+++ SOURCE MATERIAL
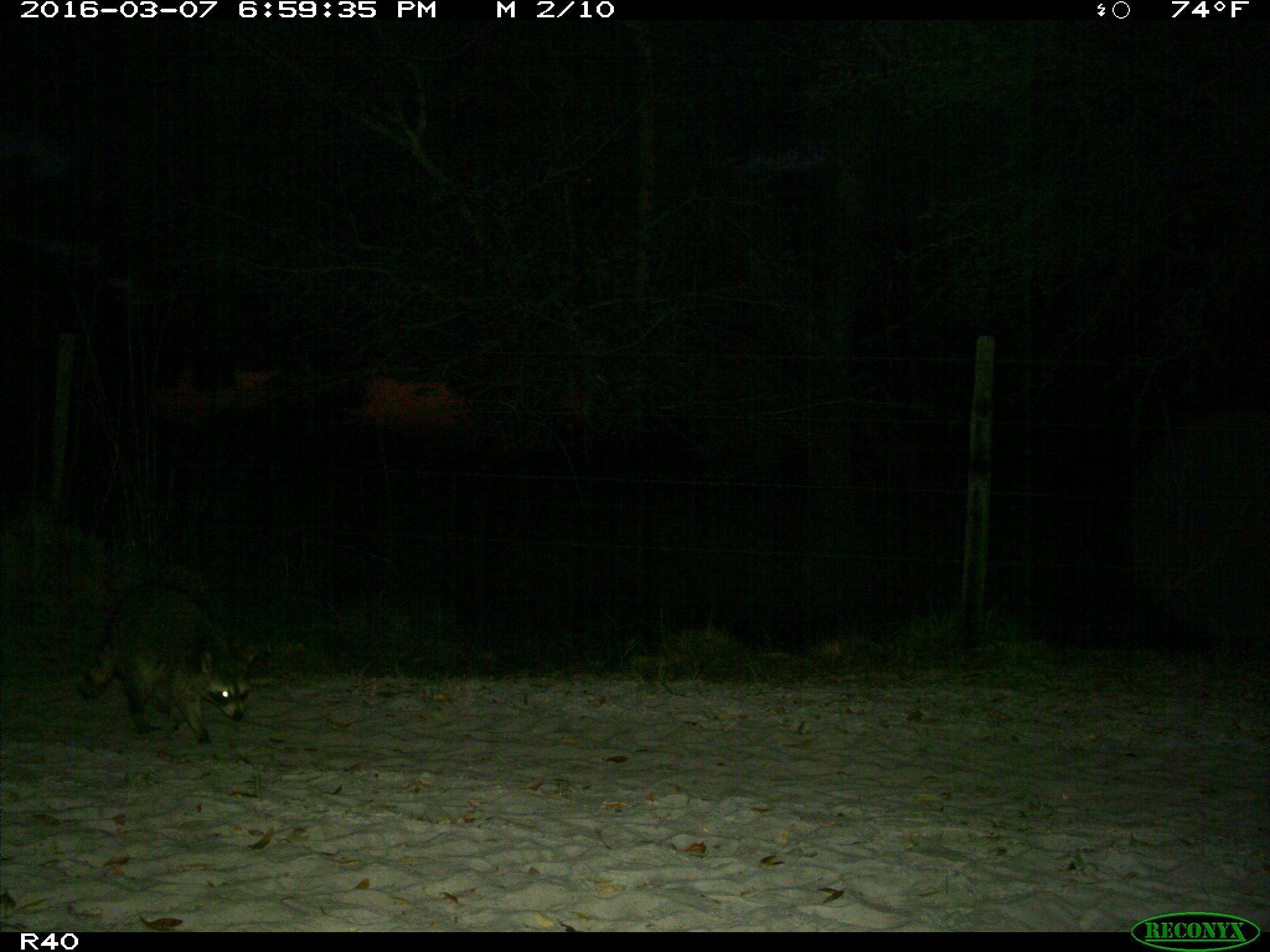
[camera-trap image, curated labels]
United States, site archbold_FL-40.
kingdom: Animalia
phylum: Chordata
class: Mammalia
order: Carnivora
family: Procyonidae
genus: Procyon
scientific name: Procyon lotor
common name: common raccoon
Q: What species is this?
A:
++++++
EXERCISE REQUIREMENTS — Please reproduce each line of the listing above exactly, skipping pictures.

SOLUTION FOR THIS EXERCISE —
[camera-trap image, curated labels]
United States, site archbold_FL-40.
kingdom: Animalia
phylum: Chordata
class: Mammalia
order: Carnivora
family: Procyonidae
genus: Procyon
scientific name: Procyon lotor
common name: common raccoon
Q: What species is this?
A:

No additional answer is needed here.